The iridescent petals also found a pale, snake-like race of sentient creatures called the Inxikrah, or the Formless Faces. Adapted over the millennia to their underground world, these scaly, albino predators released clouds of psychoactive toxins that paralyzed and controlled their prey. The Inxikrah had become extremely sensitive to daylight – they would desiccate and burn if exposed to the sun for more than a few hours. They explored the surface only at night and showed no desire to cross the vast, swirling oceans separating them from Mythron’s other developing civilizations.
The underworld was deadly and treacherous, and the creatures that adapted to it were equally so. But the Echoing Depths offered immense treasures as well — ancient crystals formed during the first bloom of the Great Tree of Eyos: smoky purple gems that formed alongside the plant-like Inkhorn, black Amethysts that accompanied Dark Creep Moss, and even the rare Ghost Azaleas and their potent, concentrated magical energies. The Inxikrah had learned that these crystals would imbue them with properties of their prey through a transformative ritual they called Krah’Zul.

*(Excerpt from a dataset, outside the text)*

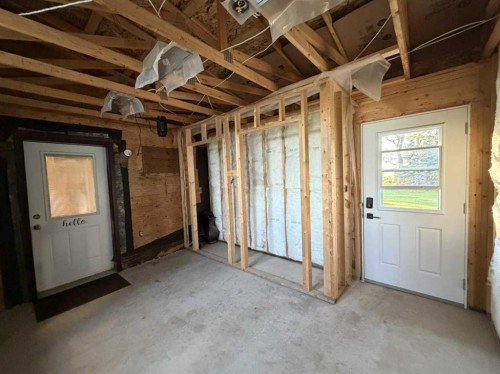 83002 Rge Rd 194, Coaldale, AB - Indoor Photo Showing Basement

During each shedding cycle, the Inxikrah created ever deadlier forms of themselves, incorporating the most lethal elements of their previously consumed prey. Over time, as the Inxikrah continued to absorb their prey, the species began to diverge. The males sought as quarry the most dangerous predators, and grew more and more vicious with each generation. The females hunted not for sport, but to feed themselves and their young. While they could be devastatingly violent in defense of their brood, they never developed the Krah’Zul- heightened malevolence of the males.